箱入り娘は無感情ボディーガードに護られたい
❦おかえりなさいと言いたくて
無機質で静かな電子音が部屋に響き渡った。
枕元の目覚まし時計の液晶が、いつも通りの午前六時三十分を知らせている。
「ん……」
新那はシーツを頭まで被ったまま、小さく身動ぎした。
まだ半分ほど眠りに落ちたままの脳で、次に聞こえてくるはずの「いつもの声」を無意識に待つ。
『お嬢、朝です。起きてください』
低くて、落ち着いていて、何処か耳に心地いいあの声。
最近ではその声で目を覚まし、文句を言いながら身体を起こすのが、新那にとっての完璧な一日のスタートになっていた。

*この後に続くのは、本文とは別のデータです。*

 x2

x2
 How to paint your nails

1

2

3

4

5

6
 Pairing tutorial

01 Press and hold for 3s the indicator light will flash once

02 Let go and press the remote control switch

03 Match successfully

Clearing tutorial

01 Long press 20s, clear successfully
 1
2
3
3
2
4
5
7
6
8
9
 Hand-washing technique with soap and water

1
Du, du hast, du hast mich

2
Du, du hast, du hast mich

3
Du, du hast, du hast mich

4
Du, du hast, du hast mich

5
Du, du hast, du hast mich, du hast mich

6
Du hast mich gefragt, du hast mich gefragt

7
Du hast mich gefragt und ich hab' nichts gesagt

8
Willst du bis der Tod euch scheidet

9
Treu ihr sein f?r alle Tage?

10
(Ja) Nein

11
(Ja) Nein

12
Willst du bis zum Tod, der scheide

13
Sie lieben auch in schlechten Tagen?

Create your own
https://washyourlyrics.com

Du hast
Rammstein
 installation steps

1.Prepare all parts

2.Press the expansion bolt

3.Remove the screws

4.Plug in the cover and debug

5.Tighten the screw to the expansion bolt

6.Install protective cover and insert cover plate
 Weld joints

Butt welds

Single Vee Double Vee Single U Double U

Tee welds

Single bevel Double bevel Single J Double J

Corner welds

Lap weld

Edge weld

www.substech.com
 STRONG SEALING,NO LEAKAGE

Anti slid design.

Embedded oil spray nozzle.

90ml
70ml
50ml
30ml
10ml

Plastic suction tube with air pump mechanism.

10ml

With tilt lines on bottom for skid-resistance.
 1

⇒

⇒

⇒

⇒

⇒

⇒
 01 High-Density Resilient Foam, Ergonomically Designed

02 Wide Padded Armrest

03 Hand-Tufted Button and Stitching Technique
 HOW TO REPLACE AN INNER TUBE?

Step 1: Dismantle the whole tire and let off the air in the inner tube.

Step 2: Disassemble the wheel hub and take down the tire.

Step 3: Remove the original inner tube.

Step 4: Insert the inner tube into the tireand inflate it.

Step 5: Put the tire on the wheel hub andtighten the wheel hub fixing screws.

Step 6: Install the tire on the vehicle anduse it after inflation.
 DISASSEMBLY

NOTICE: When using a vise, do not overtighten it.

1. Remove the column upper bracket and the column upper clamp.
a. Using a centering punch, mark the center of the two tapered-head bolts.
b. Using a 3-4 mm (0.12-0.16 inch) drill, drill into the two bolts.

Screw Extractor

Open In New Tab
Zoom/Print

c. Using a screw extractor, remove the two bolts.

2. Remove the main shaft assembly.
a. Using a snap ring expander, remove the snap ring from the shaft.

だから今日も、当然のようにそのルーティンが訪れるものだと信じて疑っていなかった。
けれど。
……。
…………。
部屋の中には、ただ目覚まし時計の電子音だけが虚しく響いている。あまりにも、静かだった。
「……零?」
布団の隙間から、まだ掠れた寝ぼけ声で名前を呼んでみる。
返事はない。
「あと五分……待ってよ……」
いつもならここで「だめです。遅刻しますよ」と即座に冷たい正論が返ってくるはずだった。けれど、どれだけ待っても部屋の空気はピクリとも動かない。
「……あれ?」
新那はゆっくりと目を開け、布団を捲った。
見慣れた白い天井。カーテンの隙間から差し込む、淡くて柔らかな朝日。
だが、部屋の中を見渡しても、そこに佇んでいるはずの背の高い少年の姿は何処にもなかった。
以前、寝顔を至近距離で覗き込まれて飛び起きたあの日以来、零は新那の許可なく部屋へ入らなくなった。だから、朝起きた時に彼が部屋にいないこと自体は、何一つおかしいことじゃない。
なのに、胸の奥の狭い場所に、ちくりとした小さな違和感が棘のように引っ掛かった。
「……もしかして、寝坊?」
呟いてから、新那は自分でフッと苦笑する。
「んなわけないか」
一秒の狂いもなく正確に時を刻むアンドロイドが、寝坊なんていう人間らしい不具合を起こすはずがない。
新那はベッドを降りると、格好悪いくらいに大きく伸びをした。
それからいつも通り制服へと着替え、鏡の前で髪を整えてから部屋のドアを開ける。
「零ー? 何処にいるの?」
薄暗い廊下へ向かって声を掛けてみるが、返ってくるのは自分の声の反響だけだった。
一段ずつ階段を下り、リビングの前へ辿り着く。重たい木製の扉の手すりに手をかけ、勢いよく開いた。
「おはよ――」
だが、その言葉は途中で完全に凍りついた。